Start of THE INPUT

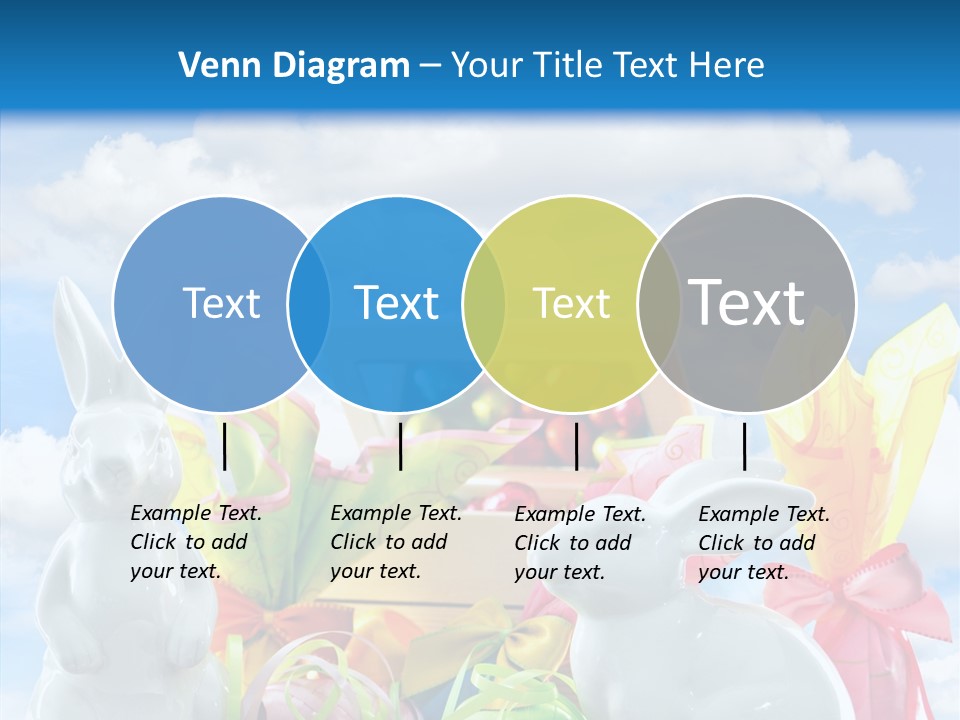 Venn Diagram – Your Title Text Here

Text

Text

Text

Text

Example Text. Click to add your text.

Example Text. Click to add your text.

Example Text. Click to add your text.

Example Text. Click to add your text.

End of THE INPUT

Your answer must be an exact copy of the records, with every picture left out.

### [SOLVED EXERCISE]
 Venn Diagram – Your Title Text Here

Text

Text

Text

Text

Example Text. Click to add your text.

Example Text. Click to add your text.

Example Text. Click to add your text.

Example Text. Click to add your text.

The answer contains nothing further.